Lift and shift migration
The transition to our new architecture was a serious undertaking, given the massive amount of data that needed to be migrated as well as the tight integration of NRDB with all New Relic products. We decided to prioritize speed by taking a lift and shift approach, iterating through each data type and associated customer accounts throughout the data migration. Using this approach, we successfully migrated 95% of our data ingestion in just under one year.
Cellular architecture provides us with a lot of flexibility to meet the different needs of our customers. Our new architecture features dozens of cells, with each cell configured automatically based on different profiles. For example, we provision our largest capacity cells with the beefiest compute and storage resources, and use these cells to host customers with the heaviest workloads. We have cells tailored specifically for customers in highly regulated industries with stringent security and compliance requirements such as FedRamp and HIPAA. We have the ability to pin specific customers to a single cell as needed to isolate them from other customers. We keep hot spare cells available in case we need to shift traffic quickly due to load spikes.
Lessons learned
Not every company is going to have telemetry needs on the scale of New Relic. However, some lessons learned from our cloud migration are applicable to any company, regardless of size. Here are a few key takeaways:
- Observability is vital – It’s important to instrument every part of your stack, especially when migrating to a new architecture and infrastructure. We took baseline measurements of how our systems performed on our previous architecture, which then enabled us to compare a number of metrics during and after migration. Automatically instrumenting each new cell as it is built should be standard operating procedure.
- Don’t plan for the easy route – Even the best-laid plans will experience surprises and discoveries. Instead of going in with a comprehensive plan, start small and iterate. Our iterative approach through each data type allowed us to make changes and improve our automation throughout the migration process.
- Continuously build new cells – Our cells have a limited lifespan of 90 days. We continuously build and decommission cells so we can take advantage of the latest functionality improvements, security patches, and O/S updates that keep our fleet up to date. By accepting that one cell will only be in use for 90 days or less, we can make fundamental changes in new cells and remove old ones without stress. As a result, our platform reliability has improved significantly and we have reclaimed engineering capacity that was previously spent on upgrading infrastructure.

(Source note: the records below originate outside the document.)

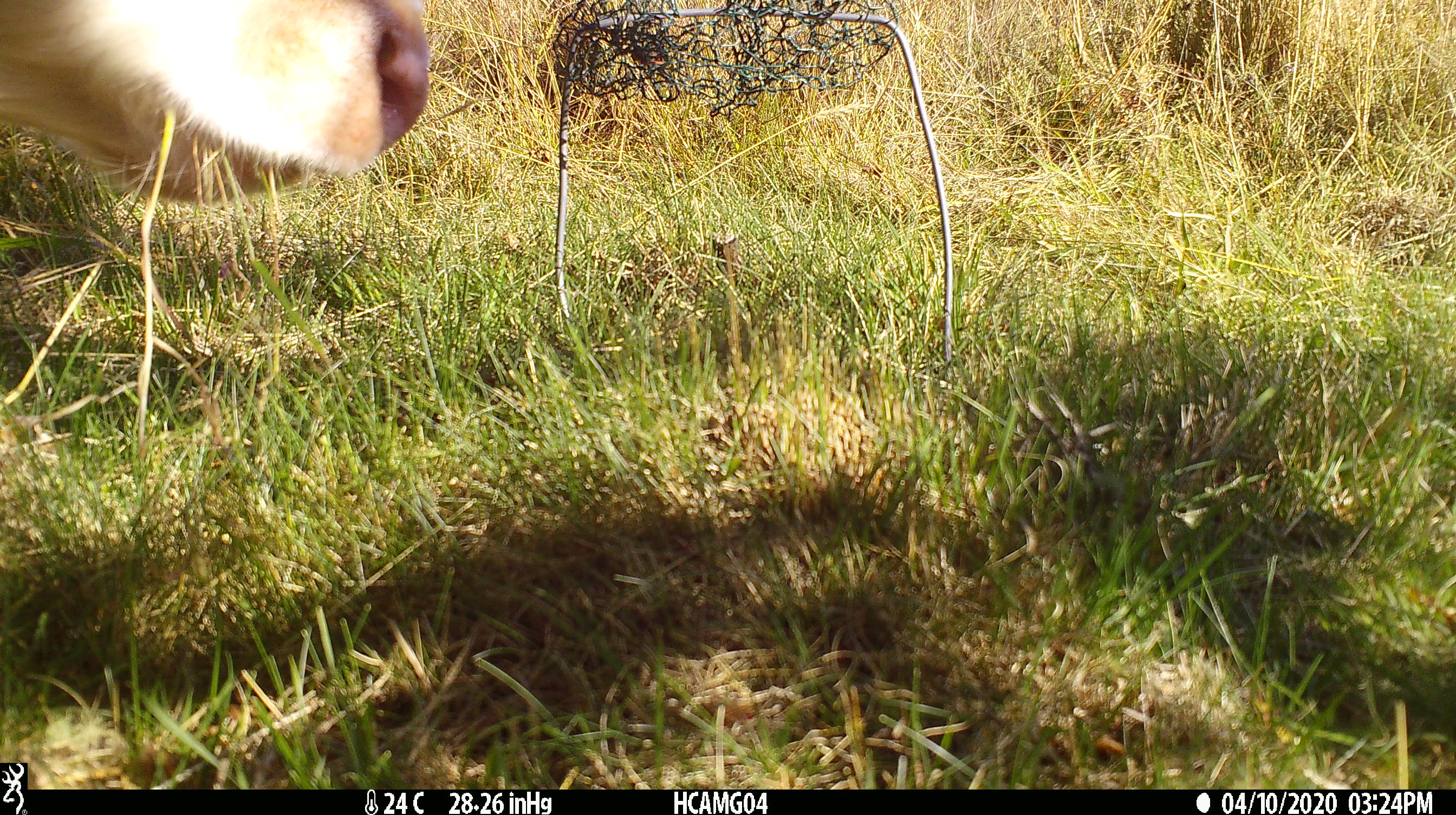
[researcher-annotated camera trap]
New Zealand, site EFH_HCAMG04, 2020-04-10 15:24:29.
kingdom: Animalia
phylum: Chordata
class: Mammalia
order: Artiodactyla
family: Bovidae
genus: Bos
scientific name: Bos taurus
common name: domestic cow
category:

- Invest in communication – Cloud migrations are a company-wide event, and they should be treated as such with company-wide communications. Be sure to create solid plans across engineering, finance, sales and support, and make a point of over-communicating throughout the process. Don’t keep your customers in the dark, either; let them know about what you’re doing and how it will benefit them in the long run.
Beyond just supporting our scalability needs, this cloud migration and cell architecture opens new doors for future growth and innovation. Our ability to add cells enables us to scale continuously, making it easier for us to grow in new clouds and regions. We’re on a course now for limitless growth – not just for us, but also for our customers.